──────── Udostępniony fragment ────────
Hormon nieszczęścia – Danuta Noszczyńska

kzarecka

2008-07-24

hormonnieszczescia_160Danuta Noszczyńska zasłynęła dwiema powieściami: "Historia nie Magdaleny" i "Blondynka moralnego niepokoju". Zarówno krytycy jak i czytelnicy nie szczędzili jej pochwał. I może dlatego na okładce "Hormonu nieszczęścia" (kiedy odkryje się prawdę, która brzmi: hormon nieszczęścia to inaczej parcie na chłopa, tytuł wydaje sie wręcz genialny) znalazła się notka z "Przeglądu": - Zaczyna się gdzieś między Chmielewską (ze stylu) a Grocholą (z tematyki). Potem mamy historię miłosną z dreszczykiem, lecz także sporą dawkę humoru. Ubolewam. Dlaczego? Co jak co, ale "Hormon..." nie ma orzełka z Chmielewskiej i reszki z Grocholi.
──────── Prezentowane dane ────────
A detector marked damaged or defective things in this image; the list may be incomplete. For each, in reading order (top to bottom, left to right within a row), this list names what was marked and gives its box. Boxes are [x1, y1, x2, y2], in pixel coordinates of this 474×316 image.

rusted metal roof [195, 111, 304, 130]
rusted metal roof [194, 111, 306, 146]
────────
§ **Polecenia do ćwiczenia**:
**1.** Jakimi dwiema powieściami zasłynęła Danuta Noszczyńska według recenzji?
**2.** Przepisz dokładnie fragment recenzji, zaczynając od słów „Hormon nieszczęścia –” i kontynuując aż do słów „reszki z Grocholi.”.

§ **Odpowiedzi do ćwiczenia**:
**1.** Powieściami "Historia nie Magdaleny" i "Blondynka moralnego niepokoju".

**2.**
Hormon nieszczęścia – Danuta Noszczyńska

kzarecka

2008-07-24

hormonnieszczescia_160Danuta Noszczyńska zasłynęła dwiema powieściami: "Historia nie Magdaleny" i "Blondynka moralnego niepokoju". Zarówno krytycy jak i czytelnicy nie szczędzili jej pochwał. I może dlatego na okładce "Hormonu nieszczęścia" (kiedy odkryje się prawdę, która brzmi: hormon nieszczęścia to inaczej parcie na chłopa, tytuł wydaje sie wręcz genialny) znalazła się notka z "Przeglądu": - Zaczyna się gdzieś między Chmielewską (ze stylu) a Grocholą (z tematyki). Potem mamy historię miłosną z dreszczykiem, lecz także sporą dawkę humoru. Ubolewam. Dlaczego? Co jak co, ale "Hormon..." nie ma orzełka z Chmielewskiej i reszki z Grocholi.